:: What to do ::
Reproduce the listing below in its entirety. Change nothing.

:: Data entries ::
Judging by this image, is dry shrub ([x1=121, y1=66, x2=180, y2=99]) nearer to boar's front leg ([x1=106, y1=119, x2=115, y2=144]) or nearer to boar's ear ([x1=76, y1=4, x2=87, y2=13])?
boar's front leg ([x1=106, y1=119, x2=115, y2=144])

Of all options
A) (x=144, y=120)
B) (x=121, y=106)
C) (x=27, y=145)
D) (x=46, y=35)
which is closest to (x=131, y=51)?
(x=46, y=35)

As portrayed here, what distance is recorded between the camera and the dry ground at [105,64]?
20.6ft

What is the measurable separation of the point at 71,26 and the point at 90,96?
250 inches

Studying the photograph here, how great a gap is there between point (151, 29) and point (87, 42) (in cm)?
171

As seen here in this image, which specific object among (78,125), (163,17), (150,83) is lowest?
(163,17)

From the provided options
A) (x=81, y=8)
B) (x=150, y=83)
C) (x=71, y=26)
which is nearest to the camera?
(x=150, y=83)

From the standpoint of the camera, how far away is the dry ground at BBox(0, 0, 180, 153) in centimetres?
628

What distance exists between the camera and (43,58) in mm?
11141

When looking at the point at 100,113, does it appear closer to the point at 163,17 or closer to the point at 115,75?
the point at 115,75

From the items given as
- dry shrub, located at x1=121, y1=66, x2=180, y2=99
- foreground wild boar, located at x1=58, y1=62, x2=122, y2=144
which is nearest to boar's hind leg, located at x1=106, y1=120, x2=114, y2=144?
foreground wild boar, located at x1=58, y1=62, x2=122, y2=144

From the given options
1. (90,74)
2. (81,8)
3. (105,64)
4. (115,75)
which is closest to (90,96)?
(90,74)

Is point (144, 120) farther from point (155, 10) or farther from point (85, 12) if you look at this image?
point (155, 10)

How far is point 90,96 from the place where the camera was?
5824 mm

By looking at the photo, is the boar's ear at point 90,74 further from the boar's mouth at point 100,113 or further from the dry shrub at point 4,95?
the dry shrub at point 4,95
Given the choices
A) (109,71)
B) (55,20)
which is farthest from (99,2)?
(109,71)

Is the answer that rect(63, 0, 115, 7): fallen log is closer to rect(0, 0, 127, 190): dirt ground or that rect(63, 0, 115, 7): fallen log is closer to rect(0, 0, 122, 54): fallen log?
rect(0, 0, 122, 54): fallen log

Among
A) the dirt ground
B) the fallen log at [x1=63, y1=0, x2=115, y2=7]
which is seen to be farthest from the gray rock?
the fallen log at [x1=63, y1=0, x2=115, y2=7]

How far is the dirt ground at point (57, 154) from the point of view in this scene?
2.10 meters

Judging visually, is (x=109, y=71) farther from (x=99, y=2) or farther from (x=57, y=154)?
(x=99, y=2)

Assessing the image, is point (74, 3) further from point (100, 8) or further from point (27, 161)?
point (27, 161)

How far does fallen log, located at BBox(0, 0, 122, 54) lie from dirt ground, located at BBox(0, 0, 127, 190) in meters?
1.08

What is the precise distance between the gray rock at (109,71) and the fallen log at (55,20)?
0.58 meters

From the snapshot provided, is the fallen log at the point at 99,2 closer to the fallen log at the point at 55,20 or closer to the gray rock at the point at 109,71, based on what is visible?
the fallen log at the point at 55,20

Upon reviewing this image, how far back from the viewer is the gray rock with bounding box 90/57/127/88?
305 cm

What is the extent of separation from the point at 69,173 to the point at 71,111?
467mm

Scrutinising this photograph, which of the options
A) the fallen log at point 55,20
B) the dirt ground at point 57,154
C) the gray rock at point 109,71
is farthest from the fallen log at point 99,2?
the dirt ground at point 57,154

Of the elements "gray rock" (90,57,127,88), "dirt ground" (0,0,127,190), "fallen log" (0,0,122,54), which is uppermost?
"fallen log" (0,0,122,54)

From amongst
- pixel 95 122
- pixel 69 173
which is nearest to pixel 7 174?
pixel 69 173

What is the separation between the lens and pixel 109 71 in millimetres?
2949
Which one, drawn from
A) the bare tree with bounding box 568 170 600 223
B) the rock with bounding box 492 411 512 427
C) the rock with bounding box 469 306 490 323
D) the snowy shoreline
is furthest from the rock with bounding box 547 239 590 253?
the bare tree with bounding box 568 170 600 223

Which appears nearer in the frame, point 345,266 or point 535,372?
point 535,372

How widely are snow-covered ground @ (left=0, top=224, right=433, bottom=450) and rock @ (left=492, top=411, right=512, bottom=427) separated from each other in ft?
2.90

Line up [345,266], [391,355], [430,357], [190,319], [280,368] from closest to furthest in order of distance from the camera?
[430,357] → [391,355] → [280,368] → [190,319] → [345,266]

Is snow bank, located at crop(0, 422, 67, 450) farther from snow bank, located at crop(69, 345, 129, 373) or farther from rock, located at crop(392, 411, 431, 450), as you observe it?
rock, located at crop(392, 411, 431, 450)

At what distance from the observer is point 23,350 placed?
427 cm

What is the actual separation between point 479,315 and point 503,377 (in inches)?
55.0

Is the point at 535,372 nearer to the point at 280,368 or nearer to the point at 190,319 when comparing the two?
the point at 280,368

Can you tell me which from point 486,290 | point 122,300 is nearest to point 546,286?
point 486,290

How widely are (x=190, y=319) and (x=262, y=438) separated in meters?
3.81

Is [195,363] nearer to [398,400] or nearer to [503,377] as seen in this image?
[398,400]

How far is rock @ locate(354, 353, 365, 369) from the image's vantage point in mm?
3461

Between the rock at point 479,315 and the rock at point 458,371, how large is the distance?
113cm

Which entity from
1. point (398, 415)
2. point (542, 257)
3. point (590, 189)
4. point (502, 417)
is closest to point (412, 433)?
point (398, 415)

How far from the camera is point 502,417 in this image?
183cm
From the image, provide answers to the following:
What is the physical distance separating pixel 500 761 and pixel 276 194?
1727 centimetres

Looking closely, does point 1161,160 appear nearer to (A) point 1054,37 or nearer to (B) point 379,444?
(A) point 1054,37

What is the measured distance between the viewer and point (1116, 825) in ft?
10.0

:: Exercise result ::
Judging by this image, is dry shrub ([x1=121, y1=66, x2=180, y2=99]) nearer to boar's front leg ([x1=106, y1=119, x2=115, y2=144]) or nearer to boar's ear ([x1=76, y1=4, x2=87, y2=13])?
boar's front leg ([x1=106, y1=119, x2=115, y2=144])

Of all options
A) (x=144, y=120)
B) (x=121, y=106)
C) (x=27, y=145)
D) (x=46, y=35)
which is closest to (x=131, y=51)?
(x=46, y=35)

As portrayed here, what distance is recorded between the camera and the dry ground at [105,64]?
20.6ft

What is the measurable separation of the point at 71,26 and the point at 90,96?
250 inches

Studying the photograph here, how great a gap is there between point (151, 29) and point (87, 42) (in cm)?
171

As seen here in this image, which specific object among (78,125), (163,17), (150,83) is lowest?
(163,17)

From the provided options
A) (x=81, y=8)
B) (x=150, y=83)
C) (x=71, y=26)
which is nearest to the camera?
(x=150, y=83)

From the standpoint of the camera, how far away is the dry ground at BBox(0, 0, 180, 153) in centimetres?
628

What distance exists between the camera and (43,58) in mm?
11141

When looking at the point at 100,113, does it appear closer to the point at 163,17 or closer to the point at 115,75?
the point at 115,75

From the items given as
- dry shrub, located at x1=121, y1=66, x2=180, y2=99
- foreground wild boar, located at x1=58, y1=62, x2=122, y2=144
which is nearest to boar's hind leg, located at x1=106, y1=120, x2=114, y2=144?
foreground wild boar, located at x1=58, y1=62, x2=122, y2=144

From the given options
1. (90,74)
2. (81,8)
3. (105,64)
4. (115,75)
which is closest to (90,96)?
(90,74)

Is point (144, 120) farther from point (155, 10) or farther from point (85, 12) if you look at this image?
point (155, 10)

How far is point 90,96 from the place where the camera was?
5824 mm

By looking at the photo, is the boar's ear at point 90,74 further from the boar's mouth at point 100,113 or further from the dry shrub at point 4,95?
the dry shrub at point 4,95
Given the choices
A) (109,71)
B) (55,20)
which is farthest from (99,2)?
(109,71)

Is the answer that rect(63, 0, 115, 7): fallen log is closer to rect(0, 0, 127, 190): dirt ground or that rect(63, 0, 115, 7): fallen log is closer to rect(0, 0, 122, 54): fallen log?
rect(0, 0, 122, 54): fallen log

Among
A) the dirt ground
B) the fallen log at [x1=63, y1=0, x2=115, y2=7]
which is seen to be farthest from the gray rock?
the fallen log at [x1=63, y1=0, x2=115, y2=7]

How far is the dirt ground at point (57, 154) from the point of view in this scene?
2.10 meters

Judging visually, is (x=109, y=71) farther from (x=99, y=2) or farther from (x=57, y=154)?
(x=99, y=2)

Assessing the image, is point (74, 3) further from point (100, 8) or further from point (27, 161)?
point (27, 161)

How far does fallen log, located at BBox(0, 0, 122, 54) lie from dirt ground, located at BBox(0, 0, 127, 190) in meters?
1.08

What is the precise distance between the gray rock at (109,71) and the fallen log at (55,20)?
0.58 meters

From the snapshot provided, is the fallen log at the point at 99,2 closer to the fallen log at the point at 55,20 or closer to the gray rock at the point at 109,71, based on what is visible?
the fallen log at the point at 55,20

Upon reviewing this image, how far back from the viewer is the gray rock with bounding box 90/57/127/88?
305 cm

What is the extent of separation from the point at 69,173 to the point at 71,111?
467mm

Scrutinising this photograph, which of the options
A) the fallen log at point 55,20
B) the dirt ground at point 57,154
C) the gray rock at point 109,71
is farthest from the fallen log at point 99,2?
the dirt ground at point 57,154

Of the elements "gray rock" (90,57,127,88), "dirt ground" (0,0,127,190), "fallen log" (0,0,122,54), which is uppermost?
"fallen log" (0,0,122,54)

From amongst
- pixel 95 122
- pixel 69 173
which is nearest to pixel 7 174?
pixel 69 173

What is the separation between the lens and pixel 109 71 in millimetres?
2949
Which one, drawn from
A) the bare tree with bounding box 568 170 600 223
B) the rock with bounding box 492 411 512 427
C) the rock with bounding box 469 306 490 323
D) the snowy shoreline
is furthest from the rock with bounding box 547 239 590 253?
the bare tree with bounding box 568 170 600 223

Which appears nearer in the frame, point 345,266 or point 535,372?
point 535,372

How widely are snow-covered ground @ (left=0, top=224, right=433, bottom=450) and rock @ (left=492, top=411, right=512, bottom=427) separated from each other in ft?
2.90

Line up [345,266], [391,355], [430,357], [190,319], [280,368] from closest to furthest in order of distance from the camera?
[430,357] → [391,355] → [280,368] → [190,319] → [345,266]

Is snow bank, located at crop(0, 422, 67, 450) farther from snow bank, located at crop(69, 345, 129, 373) or farther from rock, located at crop(392, 411, 431, 450), as you observe it?
rock, located at crop(392, 411, 431, 450)

At what distance from the observer is point 23,350 placed?
427 cm

What is the actual separation between point 479,315 and point 503,377 (in inches)?
55.0

Is the point at 535,372 nearer to the point at 280,368 or nearer to the point at 190,319 when comparing the two?
the point at 280,368

Can you tell me which from point 486,290 | point 122,300 is nearest to point 546,286?
point 486,290

How widely are (x=190, y=319) and (x=262, y=438) separated in meters?
3.81

Is [195,363] nearer to [398,400] or nearer to [503,377] as seen in this image?
[398,400]

How far is rock @ locate(354, 353, 365, 369) from the image's vantage point in mm?
3461

Between the rock at point 479,315 and the rock at point 458,371, how large is the distance?
113cm

Which entity from
1. point (398, 415)
2. point (542, 257)
3. point (590, 189)
4. point (502, 417)
is closest to point (412, 433)?
point (398, 415)

How far from the camera is point 502,417 in this image?
183cm
From the image, provide answers to the following:
What is the physical distance separating pixel 500 761 and pixel 276 194?
1727 centimetres

Looking closely, does point 1161,160 appear nearer to (A) point 1054,37 or nearer to (B) point 379,444?
(A) point 1054,37

What is the measured distance between the viewer and point (1116, 825) in ft?
10.0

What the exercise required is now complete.